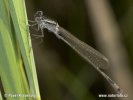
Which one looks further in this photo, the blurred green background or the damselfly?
the blurred green background

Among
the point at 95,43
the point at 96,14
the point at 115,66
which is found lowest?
the point at 115,66

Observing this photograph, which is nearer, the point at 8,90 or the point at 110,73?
the point at 8,90

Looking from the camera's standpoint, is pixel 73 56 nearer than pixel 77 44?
No

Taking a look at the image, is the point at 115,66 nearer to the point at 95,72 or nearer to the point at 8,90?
the point at 95,72

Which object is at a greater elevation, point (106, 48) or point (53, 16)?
point (53, 16)

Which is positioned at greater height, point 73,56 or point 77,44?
point 77,44

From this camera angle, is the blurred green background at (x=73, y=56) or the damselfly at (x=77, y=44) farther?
the blurred green background at (x=73, y=56)

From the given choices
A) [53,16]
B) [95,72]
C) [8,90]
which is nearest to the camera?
[8,90]

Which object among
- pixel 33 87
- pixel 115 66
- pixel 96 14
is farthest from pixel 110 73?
pixel 33 87
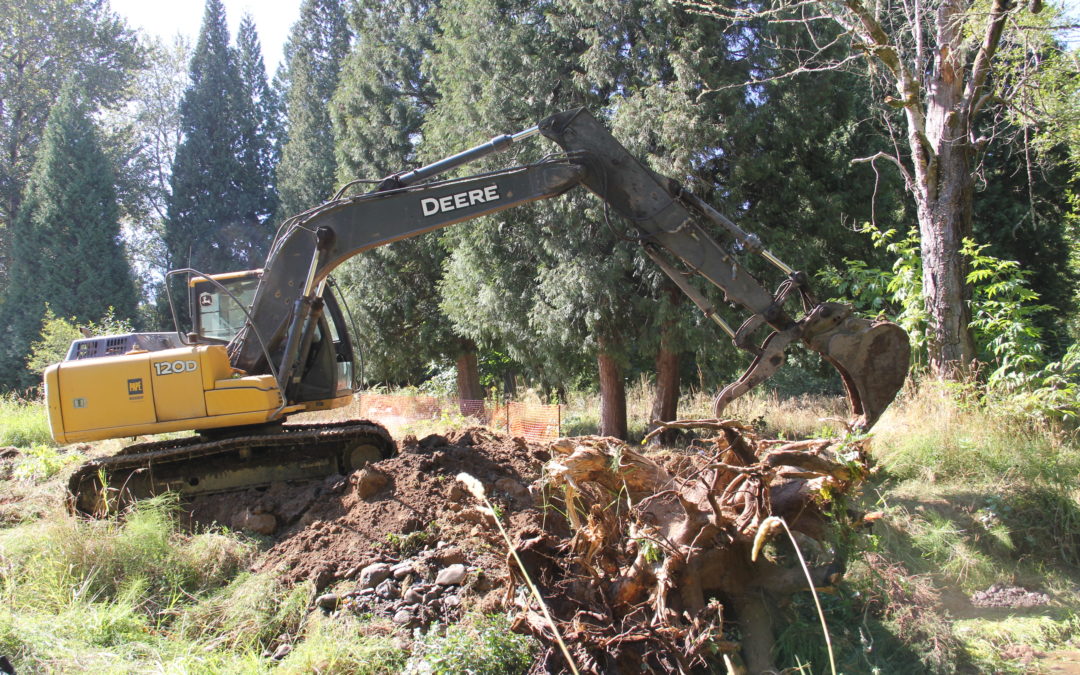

- [Task goal]: In all of the records above, swap every "damselfly" for "dragonfly" and write the lines out again with everything else unchanged. Omit the pictures.

- [Solution for this exercise]:
Which one looks further in this photo, the blurred green background or the dragonfly?
the blurred green background

Among
the point at 95,43
the point at 96,14
the point at 115,66
which is found lowest?
the point at 115,66

Observing this photograph, which is nearer, the point at 8,90 or the point at 110,73?
the point at 8,90

Looking from the camera's standpoint, is pixel 73 56 nearer than pixel 77 44?
No

Taking a look at the image, is the point at 115,66 nearer to the point at 95,72 or nearer to the point at 8,90?
the point at 95,72

Which object is at a greater elevation, point (106, 48) or point (53, 16)?
point (53, 16)

Which is positioned at greater height, point 73,56 or point 77,44?
point 77,44

From this camera angle, is the blurred green background at (x=73, y=56) or the dragonfly at (x=77, y=44) farther?
the blurred green background at (x=73, y=56)

From the given choices
A) [53,16]
B) [95,72]
C) [8,90]
which is nearest to the camera?
[8,90]

Which object among
- pixel 33 87
- pixel 115 66
- pixel 96 14
is farthest from pixel 110 73?
pixel 33 87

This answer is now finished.